Print the lines below verbatim, changing nothing.

Stored data
*****

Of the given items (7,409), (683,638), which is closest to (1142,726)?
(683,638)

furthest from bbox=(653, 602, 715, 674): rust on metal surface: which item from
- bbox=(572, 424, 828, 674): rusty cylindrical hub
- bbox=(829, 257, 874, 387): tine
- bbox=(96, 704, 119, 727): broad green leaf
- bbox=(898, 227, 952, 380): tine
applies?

*****

• TASK RESULT:
Of the given items (7,409), (683,638), which is closest to (1142,726)?
(683,638)

furthest from bbox=(653, 602, 715, 674): rust on metal surface: which item from
- bbox=(572, 424, 828, 674): rusty cylindrical hub
- bbox=(829, 257, 874, 387): tine
- bbox=(96, 704, 119, 727): broad green leaf
- bbox=(898, 227, 952, 380): tine
applies?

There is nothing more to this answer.